Les paroles de Monet à propos de ses célébrissimes Nymphéas


« J’ai mis du temps à comprendre mes nymphéas. Je les cultivais sans songer à les peindre. Un paysage ne vous imprègne pas en un jour… Et puis, tout d’un coup, j’ai eu la révélation des fééries de mon étang. J’ai pris ma palette. Depuis ce temps je n’ai guère eu de modèle. »

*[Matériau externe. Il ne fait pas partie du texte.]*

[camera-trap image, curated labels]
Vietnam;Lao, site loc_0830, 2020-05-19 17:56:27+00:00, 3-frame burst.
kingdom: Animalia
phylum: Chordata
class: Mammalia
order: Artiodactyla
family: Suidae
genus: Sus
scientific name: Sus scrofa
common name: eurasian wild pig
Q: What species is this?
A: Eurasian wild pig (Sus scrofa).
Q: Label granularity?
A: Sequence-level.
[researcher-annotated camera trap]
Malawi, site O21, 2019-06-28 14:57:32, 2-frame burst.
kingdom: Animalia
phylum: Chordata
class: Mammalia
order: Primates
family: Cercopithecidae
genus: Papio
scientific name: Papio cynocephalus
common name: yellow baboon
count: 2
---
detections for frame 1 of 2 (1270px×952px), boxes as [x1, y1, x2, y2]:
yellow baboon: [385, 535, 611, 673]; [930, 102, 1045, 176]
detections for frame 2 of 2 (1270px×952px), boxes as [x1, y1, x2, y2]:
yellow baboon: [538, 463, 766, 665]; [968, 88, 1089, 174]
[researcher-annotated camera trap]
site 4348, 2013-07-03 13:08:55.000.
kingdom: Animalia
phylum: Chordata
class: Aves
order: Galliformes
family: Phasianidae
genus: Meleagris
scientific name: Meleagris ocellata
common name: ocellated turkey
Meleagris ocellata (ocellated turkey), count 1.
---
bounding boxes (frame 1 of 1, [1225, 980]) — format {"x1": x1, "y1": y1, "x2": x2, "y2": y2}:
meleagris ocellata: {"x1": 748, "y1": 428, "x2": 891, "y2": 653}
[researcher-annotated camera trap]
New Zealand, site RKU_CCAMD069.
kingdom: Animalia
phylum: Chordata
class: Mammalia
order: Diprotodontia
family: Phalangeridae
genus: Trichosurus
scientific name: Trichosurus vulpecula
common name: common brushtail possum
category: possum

Le mot de la fin revient à Marianne Mathieu, commissaire de l’exposition


« L’œuvre de Monet est d’une grande cohérence, de sa jeunesse havraise aux derniers tableaux de Giverny, il ne cherche pas à peindre un motif mais plutôt un moment ; Monet ne peint pas un paysage mais une atmosphère. Sur la Riviera, entre 1883 et 1888, c’est la maturité, Monet se découvre le peintre des séries, c’est aussi le point de départ de ses campagnes. À Giverny, qu’il ne quittera quasiment plus au tournant du siècle, il évolue à nouveau, change de point de vue, et ne peint plus que le miroir de l’eau. Monet abandonne les vues panoramiques au profit d’un cadrage resserré offrant une vision quasi-abstraite de l’eau et ses reflets. Il ne peint pas son jardin mais les seuls éléments que sont l’eau et la lumière. Il représente l’image d’un monde flottant…»



Pour aller plus loin


Historienne de l’art, Marianne Mathieu crée le pôle des relations internationales du musée d’Orsay en 2003 puis assure durant dix ans la direction scientifique du musée Marmottan Monet ; elle assure depuis plus de vingt ans le commissariat d’expositions patrimoniales en France et à l’étranger, dont « Monet collectionneur » (2017, Paris, musée Marmottan Monet) «Julie Manet, la mémoire impressionniste » (2022, Paris, musée Marmottan Monet) et plus récemment « Monet-Mitchell » à la Fondation Louis Vuitton à Paris. Elle est l’auteure de plusieurs essais et ouvrages consacrés à Claude Monet et à l’impressionnisme.